Abstract

The exploration of space is a global endeavor that demands sophisticated technologies and skills to ensure survival in harsh environments. Graphene aerogels have demonstrated great potential for thermal insulation and electromagnetic protection in the aerospace industry because of their low density, porous structure, and high dielectric properties. However, their weak mechanical properties are a severe limitation in harsh environments, hindering their diverse applications such as microwave absorption (MA). To address this issue, we prepared zirconia fiber (ZF)/reduced graphene oxide (rGO) composite aerogels through bidirectional freezing and subsequent thermal annealing.
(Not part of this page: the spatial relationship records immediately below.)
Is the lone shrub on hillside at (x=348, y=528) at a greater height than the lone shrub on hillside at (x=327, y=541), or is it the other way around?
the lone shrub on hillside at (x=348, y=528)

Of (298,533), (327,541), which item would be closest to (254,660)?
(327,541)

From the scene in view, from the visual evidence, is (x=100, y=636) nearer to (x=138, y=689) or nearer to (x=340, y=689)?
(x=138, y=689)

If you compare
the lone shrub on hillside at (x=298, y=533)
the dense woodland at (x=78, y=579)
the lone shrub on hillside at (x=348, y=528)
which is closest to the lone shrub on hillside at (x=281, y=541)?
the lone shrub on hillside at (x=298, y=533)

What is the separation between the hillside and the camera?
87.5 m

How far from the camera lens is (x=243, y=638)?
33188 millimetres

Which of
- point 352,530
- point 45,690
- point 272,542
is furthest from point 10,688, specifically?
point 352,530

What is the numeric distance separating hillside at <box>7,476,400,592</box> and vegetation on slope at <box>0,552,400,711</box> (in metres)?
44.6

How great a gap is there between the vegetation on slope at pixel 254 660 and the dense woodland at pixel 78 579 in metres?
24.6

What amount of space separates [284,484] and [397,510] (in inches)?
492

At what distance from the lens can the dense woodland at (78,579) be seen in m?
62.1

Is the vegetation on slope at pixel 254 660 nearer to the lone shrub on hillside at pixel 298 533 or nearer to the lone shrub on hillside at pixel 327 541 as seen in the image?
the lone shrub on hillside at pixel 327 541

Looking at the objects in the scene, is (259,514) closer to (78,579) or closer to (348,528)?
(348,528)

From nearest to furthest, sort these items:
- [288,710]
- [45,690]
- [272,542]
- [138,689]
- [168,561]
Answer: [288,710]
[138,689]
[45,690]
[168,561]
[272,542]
The resultant lamellar structure of the composite aerogels exhibits exceptional mechanical properties, such as high compressive deformation up to 90%, excellent cyclic compressibility, low thermal conductivity of 0.027 W·m−1·K−1, and superior MA performance with a minimum reflection loss (RLmin) of −72.2 dB at a thickness of 2.1 mm and an effective absorption bandwidth (EAB) of 8.4 GHz (9.6–18.0 GHz). Furthermore, the absorbing coatings based on modified ZF/rGO composite aerogels have significantly reduced radar cross-section by 22.94 dBsm. Consequently, the composite aerogels exhibit robust mechanical properties and excellent MA performance after high- and low-temperature treatments, showing high potential for advanced applications in space suits, spacecraft, and probes and so on.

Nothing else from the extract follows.